Open tanzir5 opened 2 months ago
The target is to make all features in the dataset numerical before putting it into a GBRF.
There are 5 different types of variables (according to CodeBook) and this is how I handle them:
I use mean imputation for now. More advanced methods like regression imputation can be tried if needed in the future.
Next issue to fix:
train_background does not have unique rows with respect to person. It is unique with respect to person + survey type + year . Think and make it unique for person before merging with train.csv
Run the code on AI-orion as my macbook is running out of memory.
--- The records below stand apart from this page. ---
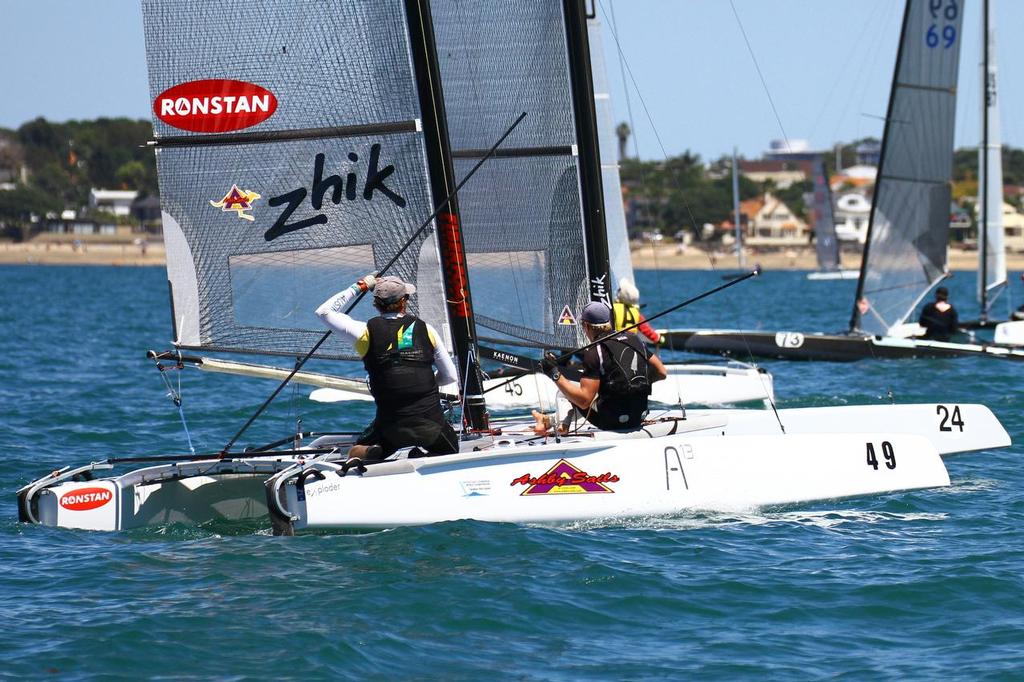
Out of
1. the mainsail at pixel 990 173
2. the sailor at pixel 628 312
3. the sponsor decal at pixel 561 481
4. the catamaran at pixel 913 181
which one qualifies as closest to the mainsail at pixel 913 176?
the catamaran at pixel 913 181

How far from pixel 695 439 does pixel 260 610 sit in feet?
8.95

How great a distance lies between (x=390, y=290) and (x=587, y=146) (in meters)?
2.48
For train_background, only the latest data for each person was preserved. I trained the GBRF for 10% of the attributes and the performance is not too bad.
Next, figure out how to train on all variables or how to pick the variables with the highest predicting power for training.
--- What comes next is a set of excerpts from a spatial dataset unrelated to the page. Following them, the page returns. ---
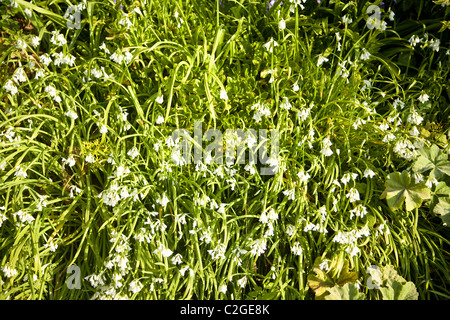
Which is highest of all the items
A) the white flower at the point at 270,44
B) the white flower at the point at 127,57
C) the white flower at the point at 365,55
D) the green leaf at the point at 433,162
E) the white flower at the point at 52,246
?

PreFer submission procedure does not let me use train_outcome and entire train set for encoding holdout_train set. This makes target_encoding impossible. Sent an email to the organizers.
TODO: attend office hour on May 6 if needed.
The phase2 submissions were done on May 13. I did the following changes:
i) I used the variable 'cf20m130' as PROXY_TARGET for doing target_encoding since we do not have access to train_outcome during testing. cf20m130 is the question "Within how many years do you want to have a kid?"
ii) I uploaded a file containing the mean values of all the required variables in the training set since we cannot upload the train data but we can upload summary statistics. I use it to fill up the nan values. Point to be noted is that this contains variables that are created after the preprocessing involving one-hot-encoding and target-encoding, not the original variables.
iii) I ran 10 different models each containing 10% of the preprocessed variables. I use a weighted scheme involving both the importance of a variable according to the GBRF and the f1 score of the associated GBRF to rank original un-processed variables. Then I take the top 200 strongest variables and ignore all other variables from the raw dataset. I created the GBRF and submitted in phase 2.
I am creating two baselines:
Model 2 is in progress right now with details in the comments.